Healing the darkness within

In the last few months I have been struggling with the news that several prominent people in the field of psychology and psychiatry have been behaving inappropriately. This will not be the last time that our field is rocked by allegations of damaging behaviour – perhaps especially now where women and men are finding the courage to come forward. It is, of course, particularly upsetting when the person committing the assault is someone we have entrusted to look after others who are vulnerable.

C.G. Jung (1875-1961) coined the term ‘the wounded healer’ and it’s an open secret that many people in this field have suffered difficulties and trauma. That is not a problem if we have worked through it. In fact, the ability to turn pain into wisdom and compassion may be one of our most powerful tools to connect with and help others. Like the ancient alchemists trying to turn metal into gold, we try to turn pain and suffering into understanding and healing. That is the path of the wounded healer. However, if we have not processed our own traumas, we are not wounded healers – just wounded. And anybody who have observed a wounded animal knows that it can be very dangerous. So too, I believe, is allowing someone who hasn’t addressed their own darkness to care for vulnerable people. We must be clear: anyone who enters our consulting room is vulnerable in some way – otherwise they wouldn’t be here.

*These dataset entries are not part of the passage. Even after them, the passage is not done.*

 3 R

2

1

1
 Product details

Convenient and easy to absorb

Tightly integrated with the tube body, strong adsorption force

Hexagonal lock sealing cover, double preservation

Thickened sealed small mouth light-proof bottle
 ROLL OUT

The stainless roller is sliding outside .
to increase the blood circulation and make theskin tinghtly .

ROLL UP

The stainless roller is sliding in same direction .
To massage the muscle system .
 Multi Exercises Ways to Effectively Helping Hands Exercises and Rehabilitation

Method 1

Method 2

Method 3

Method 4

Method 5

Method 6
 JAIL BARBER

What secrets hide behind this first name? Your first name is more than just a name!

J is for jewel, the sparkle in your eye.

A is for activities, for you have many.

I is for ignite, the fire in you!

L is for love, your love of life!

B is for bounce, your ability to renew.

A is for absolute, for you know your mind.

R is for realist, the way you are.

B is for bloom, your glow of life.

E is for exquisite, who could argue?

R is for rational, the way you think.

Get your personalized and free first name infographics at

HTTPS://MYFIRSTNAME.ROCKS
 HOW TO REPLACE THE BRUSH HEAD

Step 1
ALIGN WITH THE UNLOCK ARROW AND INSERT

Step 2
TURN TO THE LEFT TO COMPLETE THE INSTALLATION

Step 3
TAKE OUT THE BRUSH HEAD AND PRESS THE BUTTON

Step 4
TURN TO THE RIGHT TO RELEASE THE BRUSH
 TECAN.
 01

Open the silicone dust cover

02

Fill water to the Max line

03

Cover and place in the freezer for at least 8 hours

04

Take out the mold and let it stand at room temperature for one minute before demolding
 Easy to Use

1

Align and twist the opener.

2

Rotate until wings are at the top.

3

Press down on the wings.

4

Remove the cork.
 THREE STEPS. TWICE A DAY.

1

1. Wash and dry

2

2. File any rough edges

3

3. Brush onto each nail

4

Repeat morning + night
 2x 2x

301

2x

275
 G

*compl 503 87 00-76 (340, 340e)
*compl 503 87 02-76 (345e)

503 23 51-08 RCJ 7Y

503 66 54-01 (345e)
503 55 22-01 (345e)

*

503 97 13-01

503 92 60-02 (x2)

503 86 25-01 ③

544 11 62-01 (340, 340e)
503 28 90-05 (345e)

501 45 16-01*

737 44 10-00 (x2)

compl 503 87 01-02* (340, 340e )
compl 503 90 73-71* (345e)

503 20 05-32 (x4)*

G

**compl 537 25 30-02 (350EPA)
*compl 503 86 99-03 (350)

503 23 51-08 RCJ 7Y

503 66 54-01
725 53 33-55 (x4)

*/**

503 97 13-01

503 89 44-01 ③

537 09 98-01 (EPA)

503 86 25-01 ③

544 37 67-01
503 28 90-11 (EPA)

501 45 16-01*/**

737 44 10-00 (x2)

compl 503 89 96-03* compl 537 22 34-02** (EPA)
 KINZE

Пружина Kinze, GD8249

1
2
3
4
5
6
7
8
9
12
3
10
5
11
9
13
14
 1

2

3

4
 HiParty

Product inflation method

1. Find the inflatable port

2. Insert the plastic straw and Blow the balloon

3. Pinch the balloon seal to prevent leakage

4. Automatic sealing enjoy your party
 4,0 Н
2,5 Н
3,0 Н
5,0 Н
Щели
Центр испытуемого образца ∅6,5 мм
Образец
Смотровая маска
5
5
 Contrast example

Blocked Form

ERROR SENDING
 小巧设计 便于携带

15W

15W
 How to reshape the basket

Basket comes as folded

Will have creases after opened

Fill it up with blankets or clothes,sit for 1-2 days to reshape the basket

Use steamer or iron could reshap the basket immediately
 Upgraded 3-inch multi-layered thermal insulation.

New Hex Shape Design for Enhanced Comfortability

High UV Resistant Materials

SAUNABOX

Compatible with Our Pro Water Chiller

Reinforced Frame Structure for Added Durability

To protect both the patient and ourselves, a good rule of thumb is: if there’s something we feel reluctant to talk about in supervision (or in general with our colleagues), that’s probably exactly what we need to talk about. Don’t feel shame about having sexual or romantic thoughts about a patient – it is natural and may come up on occasion. Likewise the need to be liked, the fear of conflict or a strong dislike of a patient. There is nothing shameful in  those feelings arising (they are often involuntary anyway) but it can become dangerous for both us and the patient if they are left unacknowledged and unprocessed. I believe that if we work in this field long enough, we will eventually feel either particularly drawn to or  repelled by a patient. It is what you do in response to these feelings that matter.

Make sure you find a good supervisor that allows you to explore this without making you feel shame and humiliation. Acting on it is never, ever an option. The difference in power between patient and therapist is such that it can never be a healthy,  genuine connection.